Not to imply in the least that those in need of help shouldn't get it- but somehow the human race survived for quite a few thousand years without corporate created baby formula. Certainly there are some mothers with a medical or other reason that necessitates using baby formula, but nature did provide the perfect food for human babies- its called human breast milk. Why are these people spending good money on something they can essentially 'make' for free?
This article caused me to recall the story my mother told me about her elementary school days in rural California during the Great Depression.
At the lunch break, students were excused from class to gather at picnic tables under a large oak tree on the playground. There, they would open their lunch bags, pails, or boxes and proceed to eat.
Another group of students leaving class gathered at a far oak tree on the playground. They were the students that had no lunch to eat.
The program's reach is so vast that it serves 45 percent of all babies born in the United States, a commentary on how many babies are born into poverty.
Of course, it might just as easily be read as a commentary on the way the behavior patterns of the poor keep them poor.

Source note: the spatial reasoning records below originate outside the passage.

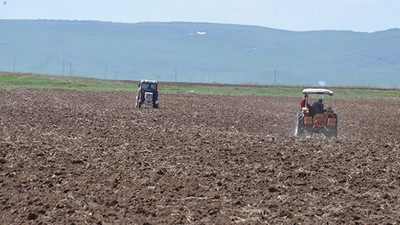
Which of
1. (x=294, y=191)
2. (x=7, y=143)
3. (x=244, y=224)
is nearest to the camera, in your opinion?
(x=244, y=224)

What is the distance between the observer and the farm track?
33.1 ft

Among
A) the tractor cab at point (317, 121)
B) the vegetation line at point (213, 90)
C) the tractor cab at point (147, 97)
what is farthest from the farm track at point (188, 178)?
the vegetation line at point (213, 90)

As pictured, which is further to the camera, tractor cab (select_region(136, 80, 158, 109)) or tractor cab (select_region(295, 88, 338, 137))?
tractor cab (select_region(136, 80, 158, 109))

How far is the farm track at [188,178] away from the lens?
10.1 meters

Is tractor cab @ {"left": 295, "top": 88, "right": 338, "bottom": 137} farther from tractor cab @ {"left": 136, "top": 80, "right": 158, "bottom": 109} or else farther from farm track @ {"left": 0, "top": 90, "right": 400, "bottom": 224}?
tractor cab @ {"left": 136, "top": 80, "right": 158, "bottom": 109}

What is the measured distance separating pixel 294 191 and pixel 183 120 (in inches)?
636

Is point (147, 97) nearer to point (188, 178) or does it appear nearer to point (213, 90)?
point (188, 178)

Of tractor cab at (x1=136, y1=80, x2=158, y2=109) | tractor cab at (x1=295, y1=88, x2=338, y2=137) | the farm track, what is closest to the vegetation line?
tractor cab at (x1=136, y1=80, x2=158, y2=109)

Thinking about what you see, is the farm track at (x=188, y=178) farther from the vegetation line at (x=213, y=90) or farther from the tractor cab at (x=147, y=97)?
the vegetation line at (x=213, y=90)

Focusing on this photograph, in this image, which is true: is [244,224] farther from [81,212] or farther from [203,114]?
[203,114]

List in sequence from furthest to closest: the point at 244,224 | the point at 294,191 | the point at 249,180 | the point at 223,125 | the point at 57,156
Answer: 1. the point at 223,125
2. the point at 57,156
3. the point at 249,180
4. the point at 294,191
5. the point at 244,224

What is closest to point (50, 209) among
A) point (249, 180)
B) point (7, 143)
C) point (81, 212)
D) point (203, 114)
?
point (81, 212)

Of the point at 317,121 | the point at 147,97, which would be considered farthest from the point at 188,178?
the point at 147,97

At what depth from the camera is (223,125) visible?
26344 millimetres
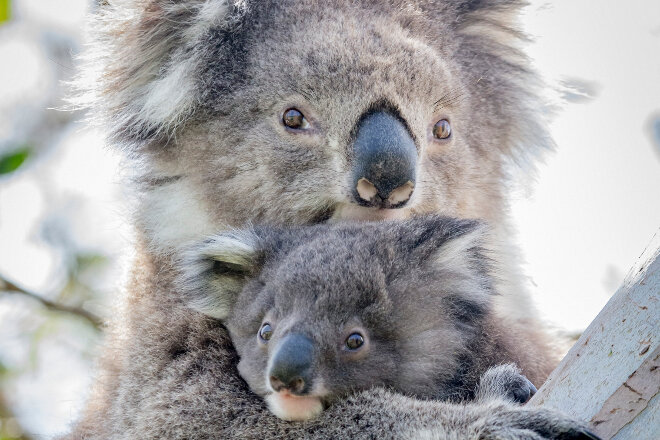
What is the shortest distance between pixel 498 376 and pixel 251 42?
189 centimetres

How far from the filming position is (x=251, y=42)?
12.2 feet

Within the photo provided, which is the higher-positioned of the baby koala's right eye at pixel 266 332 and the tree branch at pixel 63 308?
the baby koala's right eye at pixel 266 332

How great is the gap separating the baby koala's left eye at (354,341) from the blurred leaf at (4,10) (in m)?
2.74

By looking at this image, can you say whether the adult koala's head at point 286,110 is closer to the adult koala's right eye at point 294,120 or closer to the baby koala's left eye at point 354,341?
the adult koala's right eye at point 294,120

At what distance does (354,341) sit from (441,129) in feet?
4.52

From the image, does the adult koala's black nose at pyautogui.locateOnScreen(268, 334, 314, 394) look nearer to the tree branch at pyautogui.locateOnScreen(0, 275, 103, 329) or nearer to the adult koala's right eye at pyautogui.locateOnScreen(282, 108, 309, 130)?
the adult koala's right eye at pyautogui.locateOnScreen(282, 108, 309, 130)

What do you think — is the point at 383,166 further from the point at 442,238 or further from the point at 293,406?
the point at 293,406

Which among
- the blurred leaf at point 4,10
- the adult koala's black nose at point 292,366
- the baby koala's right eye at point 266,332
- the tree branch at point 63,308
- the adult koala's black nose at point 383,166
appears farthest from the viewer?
the tree branch at point 63,308

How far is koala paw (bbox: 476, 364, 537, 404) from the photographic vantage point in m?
2.64

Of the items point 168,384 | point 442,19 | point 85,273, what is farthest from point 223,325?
point 85,273

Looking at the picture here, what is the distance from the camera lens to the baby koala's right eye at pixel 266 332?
2797 millimetres

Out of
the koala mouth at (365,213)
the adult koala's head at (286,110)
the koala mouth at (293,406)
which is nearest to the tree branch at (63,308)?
the adult koala's head at (286,110)

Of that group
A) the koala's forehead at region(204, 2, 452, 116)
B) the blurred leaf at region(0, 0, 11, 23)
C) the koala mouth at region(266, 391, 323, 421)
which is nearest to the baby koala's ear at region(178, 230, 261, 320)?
the koala mouth at region(266, 391, 323, 421)

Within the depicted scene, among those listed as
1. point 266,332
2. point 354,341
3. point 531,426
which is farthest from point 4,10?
point 531,426
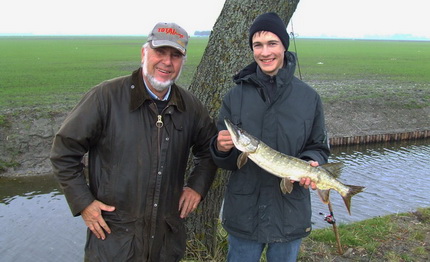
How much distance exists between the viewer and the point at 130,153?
3.62m

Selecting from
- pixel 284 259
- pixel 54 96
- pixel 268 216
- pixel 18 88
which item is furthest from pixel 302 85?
pixel 18 88

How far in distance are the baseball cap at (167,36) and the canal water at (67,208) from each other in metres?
7.49

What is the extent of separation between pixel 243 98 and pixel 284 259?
1.62 m

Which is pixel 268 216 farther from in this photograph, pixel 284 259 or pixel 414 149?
pixel 414 149

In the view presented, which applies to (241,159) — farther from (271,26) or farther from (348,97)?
(348,97)

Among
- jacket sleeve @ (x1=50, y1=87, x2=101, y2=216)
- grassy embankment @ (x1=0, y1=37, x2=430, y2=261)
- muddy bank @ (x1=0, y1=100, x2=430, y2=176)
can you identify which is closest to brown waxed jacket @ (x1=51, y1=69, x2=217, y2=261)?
jacket sleeve @ (x1=50, y1=87, x2=101, y2=216)

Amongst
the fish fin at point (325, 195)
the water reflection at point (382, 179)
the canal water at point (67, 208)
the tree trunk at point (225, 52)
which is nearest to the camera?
the fish fin at point (325, 195)

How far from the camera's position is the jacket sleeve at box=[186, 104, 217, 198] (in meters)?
4.23

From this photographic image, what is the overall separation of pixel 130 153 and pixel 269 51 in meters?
1.58

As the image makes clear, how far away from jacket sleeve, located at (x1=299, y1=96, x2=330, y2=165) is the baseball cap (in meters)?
1.42

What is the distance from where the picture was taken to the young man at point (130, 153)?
3.59 meters

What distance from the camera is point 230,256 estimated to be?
4.12 meters

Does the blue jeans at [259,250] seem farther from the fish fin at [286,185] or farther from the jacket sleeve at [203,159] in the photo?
the jacket sleeve at [203,159]

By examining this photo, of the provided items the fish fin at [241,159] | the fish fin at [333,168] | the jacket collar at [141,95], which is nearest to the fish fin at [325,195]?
the fish fin at [333,168]
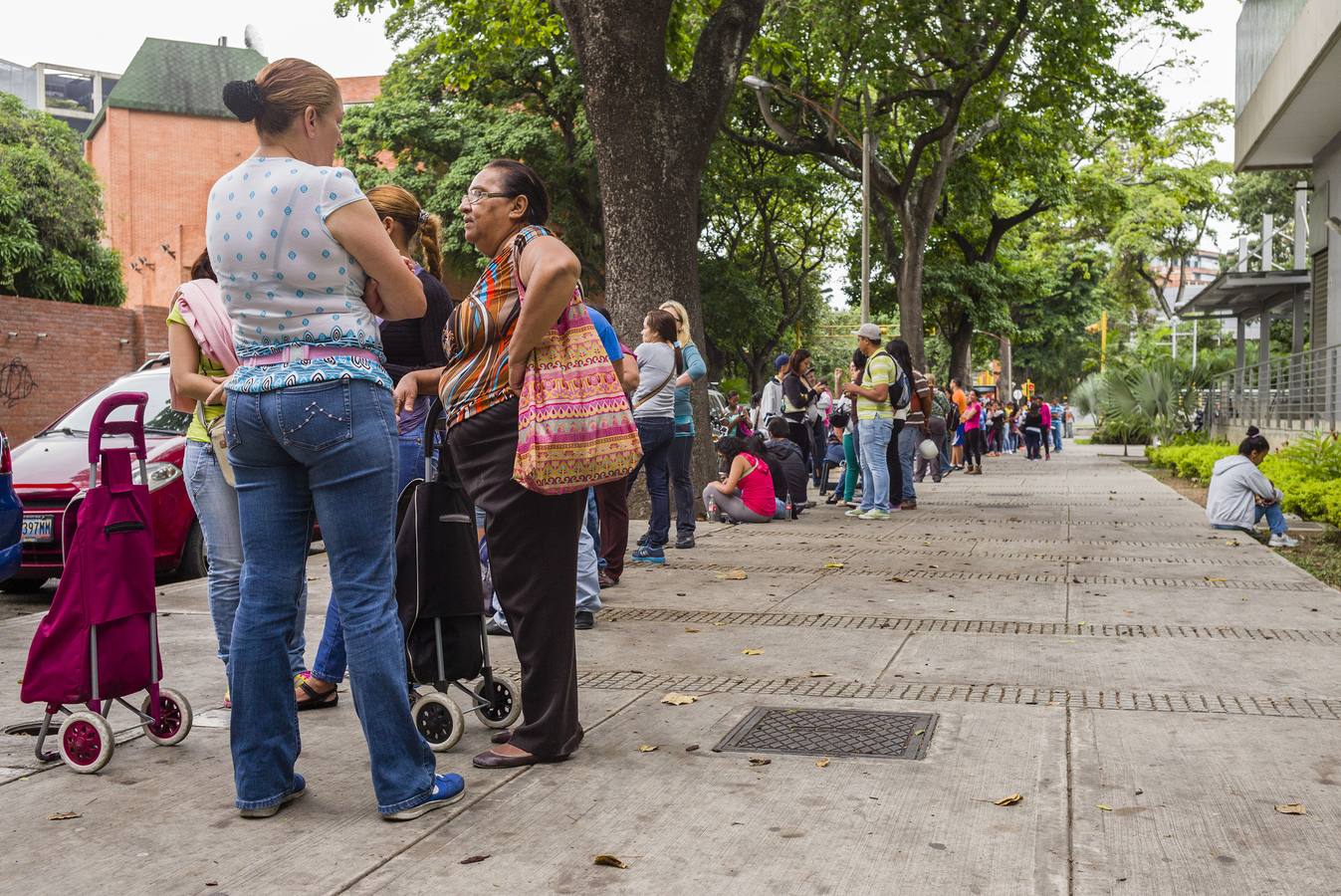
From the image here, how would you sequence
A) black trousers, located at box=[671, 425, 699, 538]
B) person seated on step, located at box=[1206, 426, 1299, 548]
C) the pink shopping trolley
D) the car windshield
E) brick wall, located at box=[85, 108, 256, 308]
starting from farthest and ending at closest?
brick wall, located at box=[85, 108, 256, 308], person seated on step, located at box=[1206, 426, 1299, 548], black trousers, located at box=[671, 425, 699, 538], the car windshield, the pink shopping trolley

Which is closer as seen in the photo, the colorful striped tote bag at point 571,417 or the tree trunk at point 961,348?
the colorful striped tote bag at point 571,417

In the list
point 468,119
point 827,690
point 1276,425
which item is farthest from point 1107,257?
point 827,690

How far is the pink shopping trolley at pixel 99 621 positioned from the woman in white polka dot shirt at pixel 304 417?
2.49 ft

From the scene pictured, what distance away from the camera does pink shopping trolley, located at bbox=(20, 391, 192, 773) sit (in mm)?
4203

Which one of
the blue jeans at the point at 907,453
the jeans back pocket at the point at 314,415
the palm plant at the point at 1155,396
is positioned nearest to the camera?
the jeans back pocket at the point at 314,415

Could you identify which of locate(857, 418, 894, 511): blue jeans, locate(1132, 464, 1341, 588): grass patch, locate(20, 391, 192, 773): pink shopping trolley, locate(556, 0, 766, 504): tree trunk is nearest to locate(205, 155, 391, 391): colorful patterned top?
locate(20, 391, 192, 773): pink shopping trolley

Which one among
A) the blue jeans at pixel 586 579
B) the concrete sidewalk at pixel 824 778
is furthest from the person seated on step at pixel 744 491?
the blue jeans at pixel 586 579

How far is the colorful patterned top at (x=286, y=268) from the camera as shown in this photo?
139 inches

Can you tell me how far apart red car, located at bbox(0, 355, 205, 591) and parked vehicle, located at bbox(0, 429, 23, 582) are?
1.73 metres

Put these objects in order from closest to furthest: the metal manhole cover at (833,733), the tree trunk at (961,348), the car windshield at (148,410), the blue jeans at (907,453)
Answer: the metal manhole cover at (833,733) < the car windshield at (148,410) < the blue jeans at (907,453) < the tree trunk at (961,348)

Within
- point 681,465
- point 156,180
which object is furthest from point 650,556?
point 156,180

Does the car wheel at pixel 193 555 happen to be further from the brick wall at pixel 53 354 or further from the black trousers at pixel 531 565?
the brick wall at pixel 53 354

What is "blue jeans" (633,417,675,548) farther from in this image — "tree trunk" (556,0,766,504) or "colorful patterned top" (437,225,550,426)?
"colorful patterned top" (437,225,550,426)

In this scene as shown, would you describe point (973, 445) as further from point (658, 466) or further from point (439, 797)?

Having just shopped at 'Wally World' today I'd offer the following observation: empty shelves, shelves with merchandise expanded to fill space, fewer selections, a great reduction in variety in several departments, and of course many advertised price reductions. Perhaps there are other reasons; however, thinning inventory before the Christmas season doesn't seem to me to be a sign of confidence.
P
Andrew, this is not a dig on you personally, so please don't take it that way...
But the feeling that first struck me when I read this post was a melancholy anger that the moderator of one of the places where I regularly go to get smart input from many angles on the state of our economy and what might be done about it did not know that there was such a program as WIC.
It is a serious national problem, in my humble-but-correct-opinion ;), that everyone involved in the real decision making that governs our economy is so divorced from the reality of day to day life for a large percentage of Americans.
Again, it's not you. In fact your post about the Wal-Mart formula spike is a valuable indicator of that reality. It's just that you seemed surprised to discover the existence of WIC; that's what jumped out at me.
I view that as a national failing and an indictment of the vast majority of what passes for journalism in this country. This is big source of the anger and resentment in this country. They've thrown better than a Trillion dollars at Wall Street trying to shore up those idiots, and from what I can see not a penny is coming to Main Street in any meaningful way. They tell us we just don't understand. Bullshit. We understand all too well what's coming down the pike. That's why we're pissed off.
Rant over. Apologies to Andrew.
WIC is one of those programs that people don't hear about a lot, in part because it works so well. The program provides formula, or in the case of breast-feeding mothers and children under 5, specific foods as provided on a voucher: peanut butter, milk, beans, eggs, cereal, cheese. The kind of food you can get is further circumscribed to ensure it's healthy -- cereal is limited to healthy varieties, not sugary cereals, and cheese is not "cheese food". The idea is that if the foods are in the house, children will benefit. As a young parent, I had an entire repetoire of recipes I could make using mostly WIC ingredients -- quiche, bean soup, etc. At least when we had it, the vouchers were dated throughout the month, so that you couldn't use them all at one time, but had to space them out weekly, This prevented getting all the stuff in bulk and using it all up.
I heard a lot when I was young about how "food stamps" were useless because poor people spent all the money on cheetos and Coke. (Well, *we* didn't spend them on that, but supposedly that's why it's criticized.) WIC never had that problem.